Philippines’ foreign assets reached $109.082 billion as of end-February, higher than $108.673 billion in January, the Bangko Sentral ng Pilipinas (BSP) reported.

The gross international reserves or GIR, which are invested in foreign-issued securities, monetary gold, and foreign exchange, is 11.7 months of imports of goods and payments of services and primary income, and 9.5 times the country’s short-term external debt based on original maturity, and 5.4 times based on residual maturity.

Inflows from BSP’s foreign exchange operations and income from its investments abroad boost GIR. “These inflows were partly offset, however, by the revaluation adjustments from the BSP’s gold holdings due to the decrease in the price of gold in the international market and foreign currency withdrawals of the National Government from its deposits in the BSP to pay its foreign currency debt obligations,” said the BSP.

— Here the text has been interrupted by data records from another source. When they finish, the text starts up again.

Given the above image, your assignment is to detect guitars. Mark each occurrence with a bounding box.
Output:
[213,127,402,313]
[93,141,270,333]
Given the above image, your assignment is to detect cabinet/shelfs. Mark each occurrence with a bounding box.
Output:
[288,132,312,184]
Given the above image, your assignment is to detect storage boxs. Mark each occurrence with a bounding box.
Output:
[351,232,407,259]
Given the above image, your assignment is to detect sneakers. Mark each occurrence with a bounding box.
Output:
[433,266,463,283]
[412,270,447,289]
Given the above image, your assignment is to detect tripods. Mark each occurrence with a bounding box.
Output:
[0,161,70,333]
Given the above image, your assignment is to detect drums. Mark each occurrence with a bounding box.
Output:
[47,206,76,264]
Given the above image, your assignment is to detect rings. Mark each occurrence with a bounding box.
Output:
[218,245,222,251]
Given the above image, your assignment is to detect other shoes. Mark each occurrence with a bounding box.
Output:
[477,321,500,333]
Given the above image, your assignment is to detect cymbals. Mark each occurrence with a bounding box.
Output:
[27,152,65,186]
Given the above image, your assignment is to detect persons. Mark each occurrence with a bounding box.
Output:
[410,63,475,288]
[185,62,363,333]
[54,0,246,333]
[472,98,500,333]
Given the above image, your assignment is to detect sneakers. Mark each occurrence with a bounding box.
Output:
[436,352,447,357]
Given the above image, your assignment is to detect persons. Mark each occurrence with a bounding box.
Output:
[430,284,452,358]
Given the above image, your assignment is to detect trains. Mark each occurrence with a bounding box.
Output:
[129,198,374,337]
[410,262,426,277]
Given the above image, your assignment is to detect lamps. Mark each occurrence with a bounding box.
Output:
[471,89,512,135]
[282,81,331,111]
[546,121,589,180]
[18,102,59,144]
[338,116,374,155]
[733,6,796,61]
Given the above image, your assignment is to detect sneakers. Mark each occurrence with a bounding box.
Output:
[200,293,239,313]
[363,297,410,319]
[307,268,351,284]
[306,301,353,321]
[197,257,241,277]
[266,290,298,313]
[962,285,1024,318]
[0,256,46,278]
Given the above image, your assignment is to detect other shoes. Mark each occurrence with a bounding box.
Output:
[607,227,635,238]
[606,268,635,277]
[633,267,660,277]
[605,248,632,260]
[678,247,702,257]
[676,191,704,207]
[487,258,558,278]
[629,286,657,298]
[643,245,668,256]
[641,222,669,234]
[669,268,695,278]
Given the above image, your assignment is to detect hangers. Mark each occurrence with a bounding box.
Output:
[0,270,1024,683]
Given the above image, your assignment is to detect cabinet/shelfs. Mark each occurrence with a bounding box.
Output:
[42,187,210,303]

BSP’s foreign investments amounted to $94.613 billion in February, up from the previous month’s $92.379 billion. Gold reserves were lower at $9.170 billion from $10.692 billion. GIR also includes BSP’s foreign exchange holdings of $3.251 billion.

The current GIR is $20.895 billion higher than same time in 2020 and $409 million more than what was reported in January 2021.

The level of GIR, as of a particular period, is considered adequate if it provides at least 100 percent cover for the payment of the country’s foreign liabilities, public and private, falling due within the immediate twelve-month period, said the BSP.

At current levels, the central bank considerz the GIR as “adequate external liquidity buffer” and will “cushion the domestic economy against external shocks”.